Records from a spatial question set
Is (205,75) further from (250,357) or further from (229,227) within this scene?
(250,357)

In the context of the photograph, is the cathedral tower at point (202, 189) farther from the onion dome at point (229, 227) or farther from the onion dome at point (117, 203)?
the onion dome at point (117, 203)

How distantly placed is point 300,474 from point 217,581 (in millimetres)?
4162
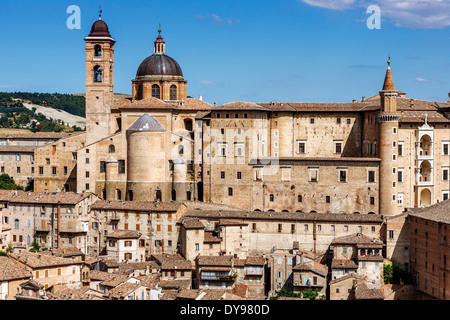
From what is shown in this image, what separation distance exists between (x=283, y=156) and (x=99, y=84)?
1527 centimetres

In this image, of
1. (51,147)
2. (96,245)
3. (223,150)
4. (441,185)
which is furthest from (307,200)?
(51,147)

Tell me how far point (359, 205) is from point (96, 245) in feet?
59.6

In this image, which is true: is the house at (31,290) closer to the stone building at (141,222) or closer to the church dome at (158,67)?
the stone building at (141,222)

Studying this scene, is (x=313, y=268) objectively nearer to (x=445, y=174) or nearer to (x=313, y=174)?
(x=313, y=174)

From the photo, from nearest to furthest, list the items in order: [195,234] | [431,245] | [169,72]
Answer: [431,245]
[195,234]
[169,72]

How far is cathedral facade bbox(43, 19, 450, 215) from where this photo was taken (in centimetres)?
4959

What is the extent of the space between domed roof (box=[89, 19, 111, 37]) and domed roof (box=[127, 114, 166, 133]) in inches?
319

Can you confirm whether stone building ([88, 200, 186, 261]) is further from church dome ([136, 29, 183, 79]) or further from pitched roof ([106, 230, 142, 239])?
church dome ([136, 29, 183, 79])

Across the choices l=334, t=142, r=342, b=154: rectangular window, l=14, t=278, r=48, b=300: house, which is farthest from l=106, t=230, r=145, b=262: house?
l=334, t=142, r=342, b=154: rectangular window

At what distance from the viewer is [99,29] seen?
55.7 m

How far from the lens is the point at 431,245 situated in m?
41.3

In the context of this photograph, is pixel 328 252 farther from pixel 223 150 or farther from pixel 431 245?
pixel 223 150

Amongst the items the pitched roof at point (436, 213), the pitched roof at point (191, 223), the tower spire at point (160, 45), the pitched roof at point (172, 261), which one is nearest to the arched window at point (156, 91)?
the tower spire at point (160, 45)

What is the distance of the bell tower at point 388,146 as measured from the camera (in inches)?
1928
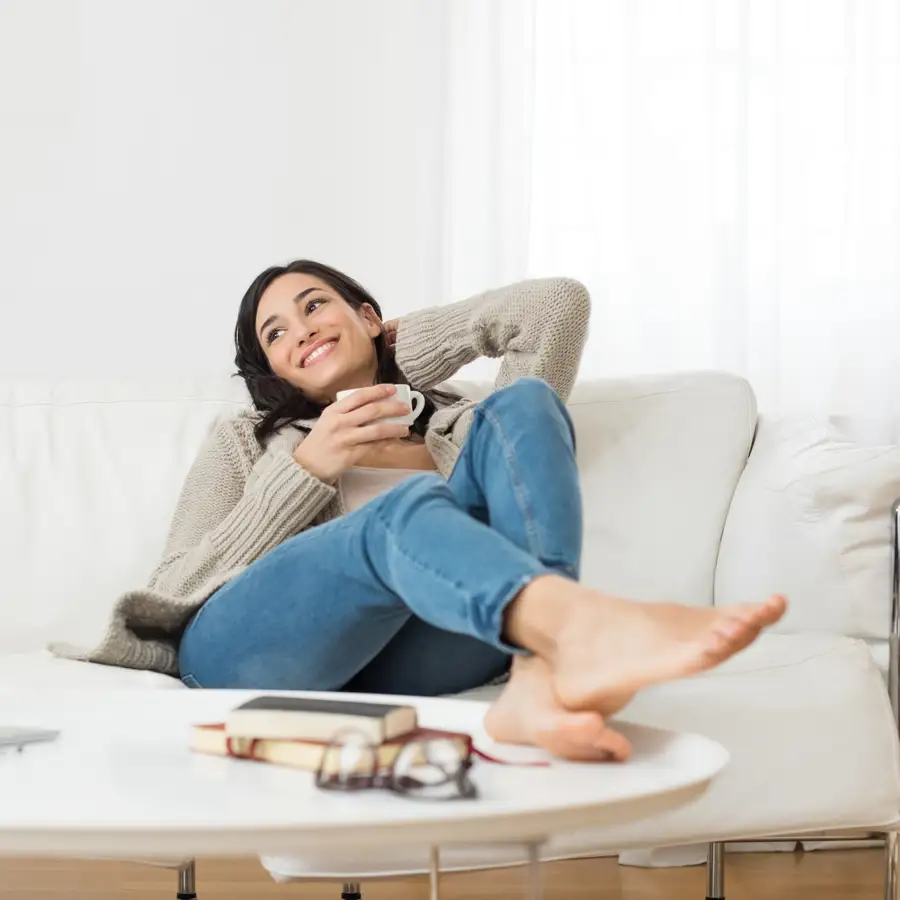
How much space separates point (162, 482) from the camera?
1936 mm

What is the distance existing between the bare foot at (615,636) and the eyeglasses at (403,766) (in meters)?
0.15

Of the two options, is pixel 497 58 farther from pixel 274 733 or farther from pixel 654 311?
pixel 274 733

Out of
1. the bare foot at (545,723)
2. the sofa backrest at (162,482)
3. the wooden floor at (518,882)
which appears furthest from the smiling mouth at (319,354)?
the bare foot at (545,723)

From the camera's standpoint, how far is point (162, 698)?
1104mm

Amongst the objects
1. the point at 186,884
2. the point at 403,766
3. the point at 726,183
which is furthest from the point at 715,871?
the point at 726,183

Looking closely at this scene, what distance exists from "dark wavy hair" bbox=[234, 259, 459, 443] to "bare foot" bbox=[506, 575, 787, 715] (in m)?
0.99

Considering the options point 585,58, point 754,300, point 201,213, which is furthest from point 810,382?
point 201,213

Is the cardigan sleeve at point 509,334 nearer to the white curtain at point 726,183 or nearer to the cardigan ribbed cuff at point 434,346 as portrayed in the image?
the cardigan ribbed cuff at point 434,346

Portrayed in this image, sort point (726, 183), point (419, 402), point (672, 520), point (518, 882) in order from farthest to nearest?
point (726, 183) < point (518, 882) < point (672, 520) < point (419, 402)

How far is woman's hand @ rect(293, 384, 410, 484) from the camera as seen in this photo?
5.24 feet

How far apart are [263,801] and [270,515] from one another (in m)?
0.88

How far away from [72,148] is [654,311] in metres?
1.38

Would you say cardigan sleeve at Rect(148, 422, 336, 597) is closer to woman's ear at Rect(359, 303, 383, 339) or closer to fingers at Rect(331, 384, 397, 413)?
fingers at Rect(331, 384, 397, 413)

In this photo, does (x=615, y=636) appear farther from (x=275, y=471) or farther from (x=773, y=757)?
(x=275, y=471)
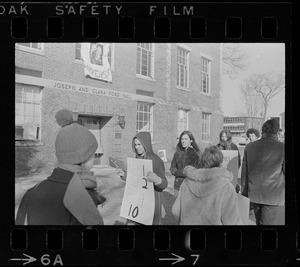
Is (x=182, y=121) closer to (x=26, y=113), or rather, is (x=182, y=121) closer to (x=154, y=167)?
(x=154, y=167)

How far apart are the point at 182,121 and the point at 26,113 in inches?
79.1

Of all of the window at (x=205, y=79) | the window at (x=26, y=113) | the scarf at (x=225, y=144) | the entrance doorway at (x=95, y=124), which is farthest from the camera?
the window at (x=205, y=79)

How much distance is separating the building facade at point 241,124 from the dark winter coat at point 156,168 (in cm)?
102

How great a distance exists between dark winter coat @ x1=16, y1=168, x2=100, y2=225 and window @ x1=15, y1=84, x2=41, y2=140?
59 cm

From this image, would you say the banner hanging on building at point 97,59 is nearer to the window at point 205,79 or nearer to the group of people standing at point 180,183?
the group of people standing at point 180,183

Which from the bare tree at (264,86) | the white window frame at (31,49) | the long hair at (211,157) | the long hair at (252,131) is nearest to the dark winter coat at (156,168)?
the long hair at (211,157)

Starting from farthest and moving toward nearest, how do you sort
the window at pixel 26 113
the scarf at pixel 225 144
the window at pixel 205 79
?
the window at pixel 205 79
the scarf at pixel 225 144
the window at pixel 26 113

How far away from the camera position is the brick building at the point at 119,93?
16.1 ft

**Given request**
Please write out the records above again, swapping "cathedral" for "basilica" everywhere and keeping all else the same. Leave the pictures out.

**Task response**
Is (205,75) further from (250,357) or further from (229,227) within this scene?
(250,357)

In the context of the photograph, is the basilica tower at point (202, 189) farther from the onion dome at point (229, 227) or farther from the onion dome at point (117, 203)?
the onion dome at point (117, 203)

How distantly placed is point 300,474 from point 217,581 (in millimetres)?
4162
From what is shown in this image, what separation distance exists between (x=283, y=156) and (x=99, y=84)?
1527 centimetres

In this image, of
1. (51,147)
2. (96,245)
3. (223,150)
4. (441,185)
which is furthest from (307,200)?
(51,147)

Tell me how far point (359, 205) is from point (96, 245) in feet?
59.6

In this image, which is true: is the house at (31,290) closer to the stone building at (141,222) or closer to the church dome at (158,67)?
the stone building at (141,222)

Studying this scene, is (x=313, y=268) objectively nearer to (x=445, y=174) or nearer to (x=313, y=174)?
(x=313, y=174)

From the photo, from nearest to furthest, list the items in order: [195,234] | [431,245] | [169,72]
Answer: [431,245]
[195,234]
[169,72]

How far is basilica facade bbox(43, 19, 450, 215) from where this photo was taken (in centimetres)?
4959

What is the extent of the space between domed roof (box=[89, 19, 111, 37]) and domed roof (box=[127, 114, 166, 133]) in inches?
319

Can you confirm whether stone building ([88, 200, 186, 261]) is further from church dome ([136, 29, 183, 79]) or further from pitched roof ([106, 230, 142, 239])?
church dome ([136, 29, 183, 79])

Across the choices l=334, t=142, r=342, b=154: rectangular window, l=14, t=278, r=48, b=300: house, which is farthest from l=106, t=230, r=145, b=262: house?
l=334, t=142, r=342, b=154: rectangular window

At what distance from the viewer is [99,29] seen?
55.7 m

How far from the lens is the point at 431,245 situated in m?
41.3

In the context of this photograph, is pixel 328 252 farther from pixel 223 150 or farther from pixel 431 245?
pixel 223 150

Amongst the items the pitched roof at point (436, 213), the pitched roof at point (191, 223), the tower spire at point (160, 45), the pitched roof at point (172, 261), which one is nearest to the arched window at point (156, 91)?
the tower spire at point (160, 45)

What is the distance of the bell tower at point 388,146 as measured from the camera (in inches)?
1928
How much space separates point (162, 482) from the camera?
1936 mm

What is the distance existing between the bare foot at (615,636) and the eyeglasses at (403,766) (in meters)?
0.15

Of the two options, is pixel 497 58 farther from pixel 274 733 or farther from pixel 654 311?
pixel 274 733

Out of
1. the bare foot at (545,723)
2. the sofa backrest at (162,482)
3. the wooden floor at (518,882)
which appears furthest from the smiling mouth at (319,354)?
the bare foot at (545,723)

From the camera's standpoint, how far is point (162, 698)?
1104mm

Amongst the objects
1. the point at 186,884
2. the point at 403,766
3. the point at 726,183
which is furthest from the point at 715,871?
the point at 726,183

Looking closely at this scene, what distance exists from "dark wavy hair" bbox=[234, 259, 459, 443] to "bare foot" bbox=[506, 575, 787, 715] (in m)?
0.99

Considering the options point 585,58, point 754,300, point 201,213, which is furthest from point 810,382?
point 201,213

Is the cardigan sleeve at point 509,334 nearer to the white curtain at point 726,183 or nearer to the cardigan ribbed cuff at point 434,346 as portrayed in the image?
the cardigan ribbed cuff at point 434,346

Portrayed in this image, sort point (726, 183), point (419, 402), point (672, 520), point (518, 882) in order from farthest to nearest?
point (726, 183) < point (518, 882) < point (672, 520) < point (419, 402)

How far is woman's hand @ rect(293, 384, 410, 484) from the camera as seen in this photo?
5.24 feet

How far apart are [263,801] and [270,515] from one another (in m)?
0.88

How far away from [72,148] is [654,311] in metres?
1.38

Would you say cardigan sleeve at Rect(148, 422, 336, 597) is closer to woman's ear at Rect(359, 303, 383, 339) or closer to fingers at Rect(331, 384, 397, 413)?
fingers at Rect(331, 384, 397, 413)

In this photo, does (x=615, y=636) appear farther from (x=275, y=471) or farther from (x=773, y=757)?
(x=275, y=471)
Is (x=182, y=121) closer to (x=26, y=113), or rather, is (x=182, y=121) closer to (x=154, y=167)?
(x=154, y=167)

How far apart are the point at 182,121 and the point at 26,113 in inches?
79.1

Of all of the window at (x=205, y=79) | the window at (x=26, y=113) | the scarf at (x=225, y=144) | the entrance doorway at (x=95, y=124), which is farthest from the camera?
the window at (x=205, y=79)

How much distance is separating the building facade at point 241,124 from the dark winter coat at point 156,168 (in cm)?
102

How great a distance exists between dark winter coat @ x1=16, y1=168, x2=100, y2=225 and window @ x1=15, y1=84, x2=41, y2=140?
59 cm

From this image, would you say the banner hanging on building at point 97,59 is nearer to the window at point 205,79 or nearer to the group of people standing at point 180,183?
the group of people standing at point 180,183

Which from the bare tree at (264,86) | the white window frame at (31,49) | the long hair at (211,157) | the long hair at (252,131) is nearest to the dark winter coat at (156,168)?
the long hair at (211,157)

Starting from farthest and moving toward nearest, how do you sort
the window at pixel 26 113
the scarf at pixel 225 144
the window at pixel 205 79
?
the window at pixel 205 79
the scarf at pixel 225 144
the window at pixel 26 113

How far away from the camera position is the brick building at the point at 119,93?
16.1 ft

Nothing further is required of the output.